Du willst aber schon etwas abschicken?

evtl. type="hidden"

http://de.selfhtml.org/html/formulare/versteckte.htm#definieren


----------



## flou (11. April 2007)

was soll mir das ein hidden feld nützen?
es soll lediglich das textfeld ausgeblendet werden....der button soll da bleiben, und ja, es soll auch was verschickt werden!
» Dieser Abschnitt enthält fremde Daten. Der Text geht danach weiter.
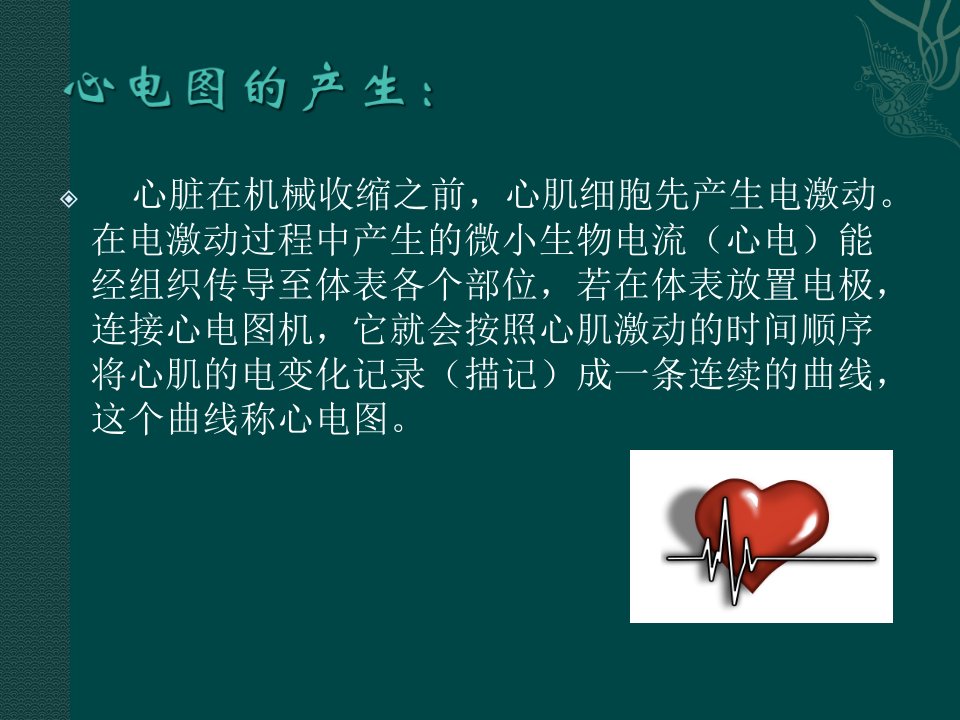 心电图的产生：

心脏在机械收缩之前，心肌细胞先产生电激动。在电激动过程中产生的微小生物电流（心电）能经组织传导至体表各个部位，若在体表放置电极，连接心电图机，它就会按照心肌激动的时间顺序将心肌的电变化记录（描记）成一条连续的曲线，这个曲线称心电图。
size="0" funktioniert leider nicht


----------



## Gumbo (11. April 2007)

Das Textfeld des Dateiauswahlelements dient zur Kontrolle der ausgewählten Datei und lässt sich nicht ausblenden.


----------



## sozialesAbseits (11. April 2007)

Ich glaube, mich als Benutzer würde das auch irritieren, wenn ich nicht nochmal den Dateipfad ansehen könnte.


----------



## 5im0n (11. April 2007)

Du könntest das feld höchstens "unsichtbar" machen per css also border auf 0 und background transparent. Was anderes fällt mir auch nicht ein.


----------



## Gumbo (11. April 2007)

Formularelemente lassen sich oft nur sehr beschränkt formatieren. Dabei hängt es vor allem vom Webbrowser ab, was alles zulässig ist.
Roger Johansson hat in „Styling form controls with CSS, revisited“ die meistgenutzten Browser auf den Prüfstand gestellt. Wenn man sieht, was bei einigen dabei herauskommt, ist es verständlich, dass einige nahezu gar keine Veränderungen zulassen.


----------